- The task: Count up the lines below containing the word "webPixelsManager", and give the result with no other words.

Saved data entries:
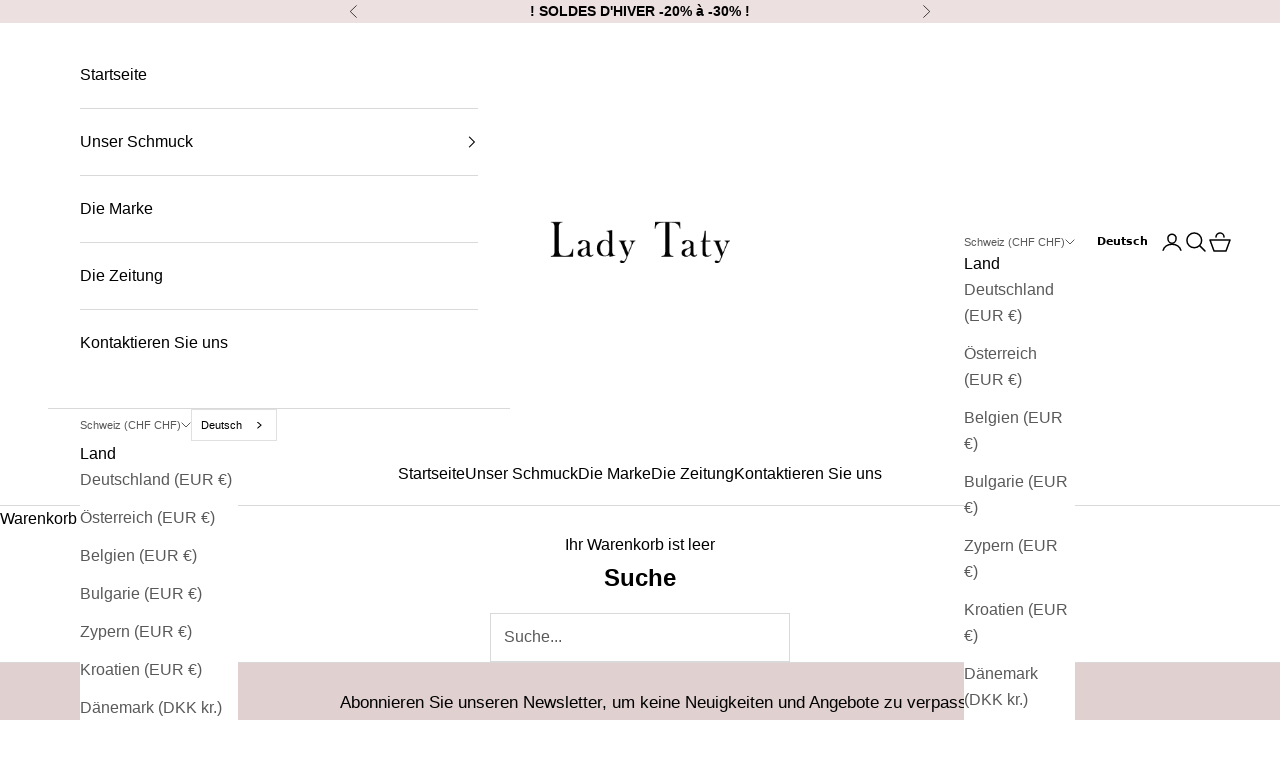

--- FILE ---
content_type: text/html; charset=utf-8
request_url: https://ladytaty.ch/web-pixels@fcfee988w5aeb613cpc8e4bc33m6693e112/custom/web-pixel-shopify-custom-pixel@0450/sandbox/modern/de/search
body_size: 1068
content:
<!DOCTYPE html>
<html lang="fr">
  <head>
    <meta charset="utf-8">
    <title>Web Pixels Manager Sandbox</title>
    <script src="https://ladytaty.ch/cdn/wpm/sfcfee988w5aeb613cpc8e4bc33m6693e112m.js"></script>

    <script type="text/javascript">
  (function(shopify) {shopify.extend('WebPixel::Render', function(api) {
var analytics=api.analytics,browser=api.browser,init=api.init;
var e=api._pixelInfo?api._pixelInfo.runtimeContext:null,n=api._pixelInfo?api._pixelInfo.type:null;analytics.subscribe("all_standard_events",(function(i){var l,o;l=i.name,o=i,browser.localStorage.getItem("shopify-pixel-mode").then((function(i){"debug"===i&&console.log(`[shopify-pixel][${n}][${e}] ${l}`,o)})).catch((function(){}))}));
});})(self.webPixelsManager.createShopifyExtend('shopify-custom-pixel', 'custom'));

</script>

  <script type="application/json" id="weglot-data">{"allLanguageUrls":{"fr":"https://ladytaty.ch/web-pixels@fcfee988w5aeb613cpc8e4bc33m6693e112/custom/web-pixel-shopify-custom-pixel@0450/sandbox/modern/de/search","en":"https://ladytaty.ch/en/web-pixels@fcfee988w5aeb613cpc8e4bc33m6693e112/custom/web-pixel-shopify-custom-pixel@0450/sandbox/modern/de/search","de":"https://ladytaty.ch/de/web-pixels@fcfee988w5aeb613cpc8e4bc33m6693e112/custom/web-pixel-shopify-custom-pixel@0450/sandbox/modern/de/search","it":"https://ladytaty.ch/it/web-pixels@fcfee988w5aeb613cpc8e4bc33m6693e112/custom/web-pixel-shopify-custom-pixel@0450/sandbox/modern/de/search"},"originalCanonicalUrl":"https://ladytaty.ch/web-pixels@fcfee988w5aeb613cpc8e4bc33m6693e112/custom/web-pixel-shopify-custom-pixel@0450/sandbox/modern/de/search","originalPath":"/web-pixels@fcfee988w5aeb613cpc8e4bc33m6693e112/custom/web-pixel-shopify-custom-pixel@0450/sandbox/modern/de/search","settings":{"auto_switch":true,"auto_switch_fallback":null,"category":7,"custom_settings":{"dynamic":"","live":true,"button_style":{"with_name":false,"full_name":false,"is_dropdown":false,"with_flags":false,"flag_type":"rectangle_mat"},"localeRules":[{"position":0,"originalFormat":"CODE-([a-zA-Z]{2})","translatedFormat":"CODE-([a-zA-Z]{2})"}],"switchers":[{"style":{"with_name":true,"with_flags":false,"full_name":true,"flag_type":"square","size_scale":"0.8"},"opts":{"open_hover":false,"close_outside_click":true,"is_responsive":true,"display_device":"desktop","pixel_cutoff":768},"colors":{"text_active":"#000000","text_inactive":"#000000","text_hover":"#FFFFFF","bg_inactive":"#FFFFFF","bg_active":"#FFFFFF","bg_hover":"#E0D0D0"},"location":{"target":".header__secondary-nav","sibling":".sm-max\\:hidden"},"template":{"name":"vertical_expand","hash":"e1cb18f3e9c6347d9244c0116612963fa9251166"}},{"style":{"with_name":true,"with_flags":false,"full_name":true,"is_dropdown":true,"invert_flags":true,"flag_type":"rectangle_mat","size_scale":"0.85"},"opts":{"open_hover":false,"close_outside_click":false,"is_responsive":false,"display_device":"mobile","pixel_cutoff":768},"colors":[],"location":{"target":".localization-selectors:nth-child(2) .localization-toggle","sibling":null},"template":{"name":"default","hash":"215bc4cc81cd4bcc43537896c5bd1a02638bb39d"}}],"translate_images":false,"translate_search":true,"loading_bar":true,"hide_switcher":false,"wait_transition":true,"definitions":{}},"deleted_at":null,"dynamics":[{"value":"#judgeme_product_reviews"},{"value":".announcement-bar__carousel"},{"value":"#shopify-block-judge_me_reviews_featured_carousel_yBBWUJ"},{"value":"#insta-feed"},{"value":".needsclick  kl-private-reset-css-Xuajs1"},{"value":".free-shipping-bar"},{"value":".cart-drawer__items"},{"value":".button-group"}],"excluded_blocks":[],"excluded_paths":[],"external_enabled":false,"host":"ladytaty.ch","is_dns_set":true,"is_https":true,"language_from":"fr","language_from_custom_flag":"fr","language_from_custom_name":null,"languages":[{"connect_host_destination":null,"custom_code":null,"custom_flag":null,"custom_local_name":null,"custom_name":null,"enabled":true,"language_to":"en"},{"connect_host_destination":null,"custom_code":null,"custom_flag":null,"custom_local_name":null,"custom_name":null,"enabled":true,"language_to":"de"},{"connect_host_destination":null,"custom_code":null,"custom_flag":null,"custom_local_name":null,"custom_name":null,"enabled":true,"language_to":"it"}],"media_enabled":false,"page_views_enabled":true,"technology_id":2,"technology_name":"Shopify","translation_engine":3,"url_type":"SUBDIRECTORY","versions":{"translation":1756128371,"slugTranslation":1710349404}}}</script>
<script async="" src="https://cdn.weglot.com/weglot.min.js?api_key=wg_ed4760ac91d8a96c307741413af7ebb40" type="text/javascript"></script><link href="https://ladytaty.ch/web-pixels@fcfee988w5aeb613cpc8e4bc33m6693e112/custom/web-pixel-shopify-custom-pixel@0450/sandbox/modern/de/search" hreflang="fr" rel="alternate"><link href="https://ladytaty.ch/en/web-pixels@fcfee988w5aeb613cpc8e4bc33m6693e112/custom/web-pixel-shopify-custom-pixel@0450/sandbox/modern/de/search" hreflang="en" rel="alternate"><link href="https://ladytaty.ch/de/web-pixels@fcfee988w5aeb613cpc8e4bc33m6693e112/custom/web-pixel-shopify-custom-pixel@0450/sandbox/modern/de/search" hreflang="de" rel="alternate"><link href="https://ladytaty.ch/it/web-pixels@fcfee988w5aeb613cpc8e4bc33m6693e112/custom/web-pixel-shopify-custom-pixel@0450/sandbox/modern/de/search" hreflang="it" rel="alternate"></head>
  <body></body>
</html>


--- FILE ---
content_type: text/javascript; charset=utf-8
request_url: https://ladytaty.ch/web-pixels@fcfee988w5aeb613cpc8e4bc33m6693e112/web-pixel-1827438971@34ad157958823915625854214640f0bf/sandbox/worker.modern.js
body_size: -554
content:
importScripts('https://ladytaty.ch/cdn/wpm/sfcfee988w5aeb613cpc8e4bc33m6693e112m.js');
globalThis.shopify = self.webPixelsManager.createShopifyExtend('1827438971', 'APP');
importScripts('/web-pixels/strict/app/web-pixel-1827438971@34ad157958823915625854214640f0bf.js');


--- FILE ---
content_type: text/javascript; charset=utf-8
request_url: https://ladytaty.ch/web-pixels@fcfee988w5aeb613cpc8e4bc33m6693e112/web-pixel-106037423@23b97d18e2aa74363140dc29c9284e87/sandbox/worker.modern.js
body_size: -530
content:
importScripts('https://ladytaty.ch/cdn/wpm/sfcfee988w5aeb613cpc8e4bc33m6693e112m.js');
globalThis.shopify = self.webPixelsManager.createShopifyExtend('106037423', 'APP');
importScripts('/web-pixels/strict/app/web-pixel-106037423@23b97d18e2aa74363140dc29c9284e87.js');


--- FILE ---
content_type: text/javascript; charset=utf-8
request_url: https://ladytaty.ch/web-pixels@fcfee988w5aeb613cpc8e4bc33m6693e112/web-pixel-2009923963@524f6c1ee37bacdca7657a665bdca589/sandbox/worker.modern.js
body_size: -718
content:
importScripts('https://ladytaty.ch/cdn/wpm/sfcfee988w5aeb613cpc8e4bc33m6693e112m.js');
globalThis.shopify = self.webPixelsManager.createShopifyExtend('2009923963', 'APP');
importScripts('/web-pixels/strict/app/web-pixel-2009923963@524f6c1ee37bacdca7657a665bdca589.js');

- Response to this exercise: 4